◆ **DA FARE**:
• 1. Nel brano sulla politica agricola europea, quali interessi la Pac ha inteso garantire fin dal suo inizio?
• 2. Continua il brano sulla politica agricola europea, riprendendo subito dopo la sua ultima frase.

È del resto noto come fin dal suo inizio la politica agricola europea (Pac) sia stata ispirata dalla finalità di garantire gli interessi degli agricoltori più ricchi, favorendo il processo di concentrazione della proprietà terriera. Nel corso dei decenni sono state dilapidate, con tale precisa finalità, somme enormi (tenendo conto del fatto che la spesa agricola rappresenta tuttora una delle principali voci di spesa europee), senza tuttavia tenere conto adeguatamente degli obiettivi di carattere sociale e ambientale che il settore primario deve perseguire.
Una sorta di protezionismo, poi attenuato per effetto della crescita dei vincoli alla liberalizzazione imposti dall’Organizzazione mondiale del commercio e dal reticolo di trattati bilaterali, che ha vieppiù accentuato, nel corso del tempo, le sue valenze discriminatorie nei confronti degli agricoltori meno ricchi da un lato e di tutte le produzioni mediterranee dall’altro. Un impianto fortemente lesivo dei veri interessi dell’agricoltura e dei contadini poveri in particolare, che è stato accettato da tutti i governi che si sono susseguiti negli ultimi 60 è più anni.
Quello di Giorgia Meloni, la cui sottovalutazione del tema appare confermata dal conferimento delle relative competenze allo sprovveduto cognato, non poteva certo fare eccezione, dato il suo bovino conformismo e l’ansia di accettare, per farsi riconoscere, ogni minuto dettaglio del sistema dominante.
Data la deplorevole assenza in Italia di un’opposizione degna di questo nome, in grado di recepire le istanze profonde degli agricoltori sacrificati sull’altare del capitalismo finanziario, la questione si è tradotta, nell’asfittico e banale contesto italico, in una faccenda di esenzioni fiscali revocate con conseguente scaricabarile delle responsabilità tra Fratelli d’Italia e Lega, entrambi in fregola pre-elettorale.
Ma può dubitarsi che questo dissidio intestino fra due diverse anime della destra riesca a disorientare la mobilitazione. Infatti Lollobrigida e i suoi vassalli della Coldiretti sono fortemente preoccupati e fanno ricorso a termini diffamatori, come le accuse di “teppismo” che celano abitualmente il riflesso autoritario suscitato in fascisti, postfascisti e parafascisti da lotte sociali colle quali, per ovvi motivi, non riescono a rapportarsi in modo costruttivo.

◆ **INFORMAZIONI MOSTRATE**:

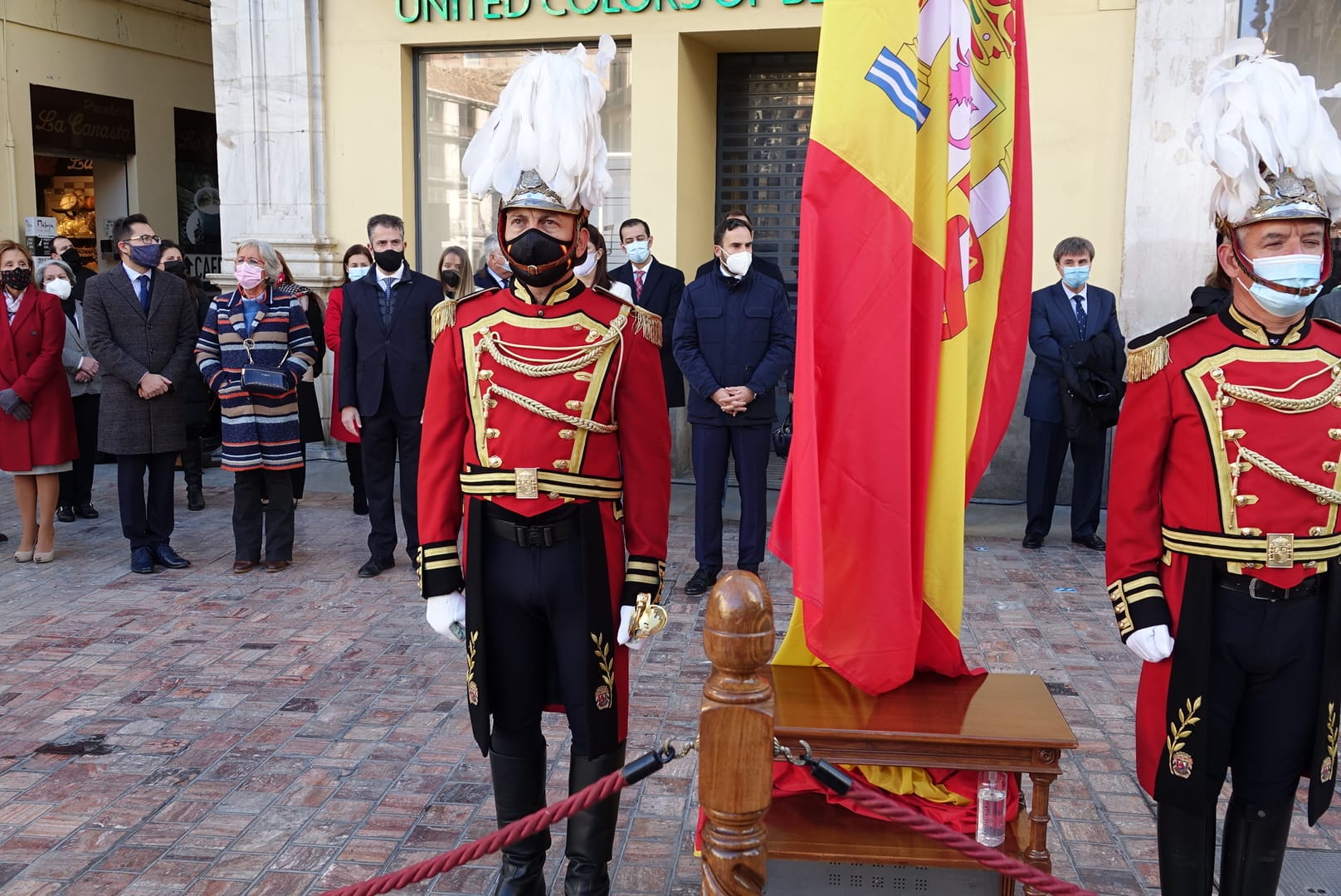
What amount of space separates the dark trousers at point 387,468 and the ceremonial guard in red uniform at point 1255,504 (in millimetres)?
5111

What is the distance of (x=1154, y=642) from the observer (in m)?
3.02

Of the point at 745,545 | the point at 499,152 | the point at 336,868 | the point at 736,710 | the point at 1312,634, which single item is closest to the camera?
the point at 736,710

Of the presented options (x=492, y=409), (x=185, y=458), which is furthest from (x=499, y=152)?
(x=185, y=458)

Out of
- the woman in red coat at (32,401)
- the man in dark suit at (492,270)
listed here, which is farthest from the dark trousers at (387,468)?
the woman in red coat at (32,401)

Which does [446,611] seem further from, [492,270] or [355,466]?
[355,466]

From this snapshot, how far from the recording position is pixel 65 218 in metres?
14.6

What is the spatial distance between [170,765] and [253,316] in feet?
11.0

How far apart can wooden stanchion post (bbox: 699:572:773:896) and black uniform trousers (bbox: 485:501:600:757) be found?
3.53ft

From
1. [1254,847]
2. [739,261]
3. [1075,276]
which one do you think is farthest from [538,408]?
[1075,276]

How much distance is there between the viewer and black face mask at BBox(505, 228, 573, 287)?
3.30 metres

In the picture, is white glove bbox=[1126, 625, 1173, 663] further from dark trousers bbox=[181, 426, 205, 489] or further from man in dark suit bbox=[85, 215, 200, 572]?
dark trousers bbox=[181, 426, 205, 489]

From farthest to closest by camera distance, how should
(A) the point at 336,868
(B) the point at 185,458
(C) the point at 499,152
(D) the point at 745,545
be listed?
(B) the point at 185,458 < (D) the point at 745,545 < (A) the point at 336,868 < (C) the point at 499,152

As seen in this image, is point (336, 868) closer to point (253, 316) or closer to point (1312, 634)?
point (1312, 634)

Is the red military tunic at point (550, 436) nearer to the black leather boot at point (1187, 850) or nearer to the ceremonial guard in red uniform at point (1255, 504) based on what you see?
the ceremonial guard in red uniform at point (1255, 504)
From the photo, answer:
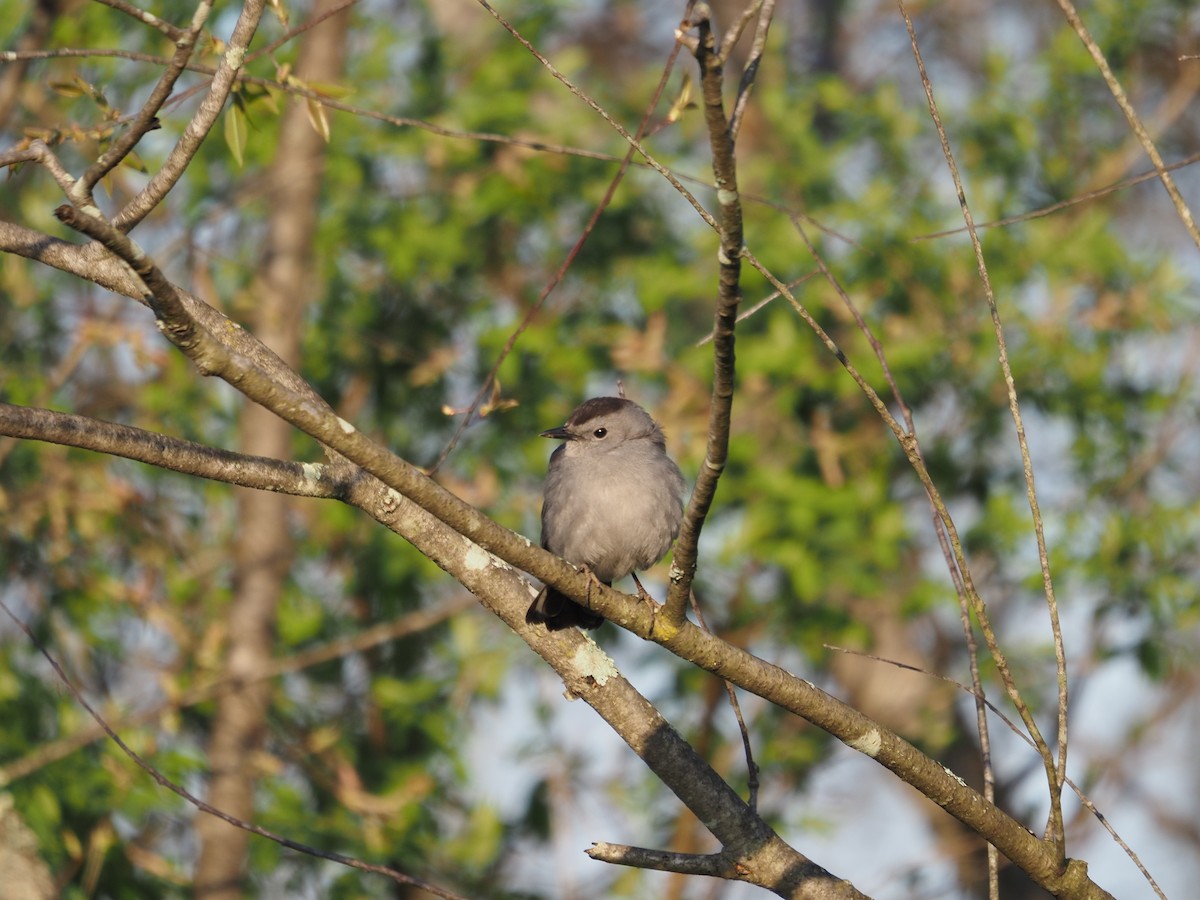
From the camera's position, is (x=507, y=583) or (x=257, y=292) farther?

◆ **RISPOSTE PER COMPITO**:
• 1. Gli interessi degli agricoltori più ricchi.

• 2.
Ciò richiederebbe infatti da un lato il rovesciamento dei dogmi e dei meccanismi che da oltre sessant’anni presiedono alla Politica agricola comune, e dall’altro una forte critica delle classi dominanti che hanno ridotto l’agricoltura al rango mortificante di ancella asservita a finanza e agroindustria. Compito evidentemente troppo arduo per gli zelanti neofiti del neoliberismo in salsa meloniana che governano attualmente il nostro disgraziato Paese. Ma anche, a quanto pare, per i fantasmi della sedicente opposizione.
Ben vengano quindi iniziative come quella promossa da Usb, Associazione rurale italiana e Cooperativa coraggio, che incontreranno prossimamente a Roma, martedì 13 febbraio alle 18.30 in via Giolitti 131, i rappresentanti dell’importantissima organizzazione internazionale degli agricoltori Via Campesina.
La posta in gioco è infatti sia nazionale che globale. Potenziare l’intervento pubblico in materia, debilitato e umiliato dalle scriteriate privatizzazioni, e oggi ulteriormente minacciato dalla cosiddetta autonomia differenziata, appare costituire la condizione preliminare indispensabile per dare a tutti gli agricoltori il posto di rilievo che meritano, data la loro funzione fondamentale nella produzione di alimenti sani per tutti e nella tutela dell’ambiente.